-- WHAT YOU WILL DO --
Copy the passage of the Zoe group court article word for word, starting with "All other bankers" and going on through "improved property market.".

═════ DOCUMENT EXCERPT ═════

Carroll wins stay of High Court order on Zoe group

 

The Supreme Court has granted court protection to several companies in developer Liam Carroll’s troubled Zoe building group pending the outcome of their appeal next week against the High Court’s refusal to appoint an examiner to them.

Michael Cush SC, for the companies, argued Mr Justice Peter Kelly made a number of errors when refusing examinership, including setting out his own views on the state of the property market and rejecting as “fanciful” claims the companies, who have bank borrowings of some €1.1 billion, could achieve a surplus of some €300 million in three years.

The three-judge Supreme Court with Chief Justice Mr Justice John Murray, presiding and sitting with Mr Justice Nial Fennelly and Mr Justice Nicholas Kearns, placed a temporary stay until a full appeal hearing next Tuesday on Mr Justice Kelly’s order after finding the companies had arguable grounds of appeal against it.

ACC Bank, whose demand last month for repayment of €136 million loans led to the application for protection, had opposed the stay.

Rossa Fanning, for ACC, said it initially adopted a position of “guarded neutrality” to examinership but, having reflected on the High Court ruling, now wanted the Supreme Court to affirm that refusal. Counsel also argued there was no jurisdiction under the relevant provisions of the Companies Act for a stay on a refusal of examinership.

All other bankers creditors, including AIB and Bank of Scotland Ireland (who between them are owed some 64 per cent of the companies’ loans) supported the companies application with the Revenue Commissioners adopted a neutral position.

Mr Justice Kelly had last Friday refused court protection to the six companies, on whose fate the other 51 companies in the Zoe group depend, after rejecting as “fanciful” and “lacking in reality” survival proposals heavily dependent on a greatly improved property market.

He also said the proposed survival scheme seemed directed at helping shareholders whose investment has proved to be unsucessful, which was not the objective for which examinership legislation was envisaged.

═════ EXTRACTED INFORMATION ═════

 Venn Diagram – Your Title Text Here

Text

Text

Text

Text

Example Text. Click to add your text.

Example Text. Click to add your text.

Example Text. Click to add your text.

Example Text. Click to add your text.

═════

-- COMPLETED EXERCISE --
All other bankers creditors, including AIB and Bank of Scotland Ireland (who between them are owed some 64 per cent of the companies’ loans) supported the companies application with the Revenue Commissioners adopted a neutral position.

Mr Justice Kelly had last Friday refused court protection to the six companies, on whose fate the other 51 companies in the Zoe group depend, after rejecting as “fanciful” and “lacking in reality” survival proposals heavily dependent on a greatly improved property market.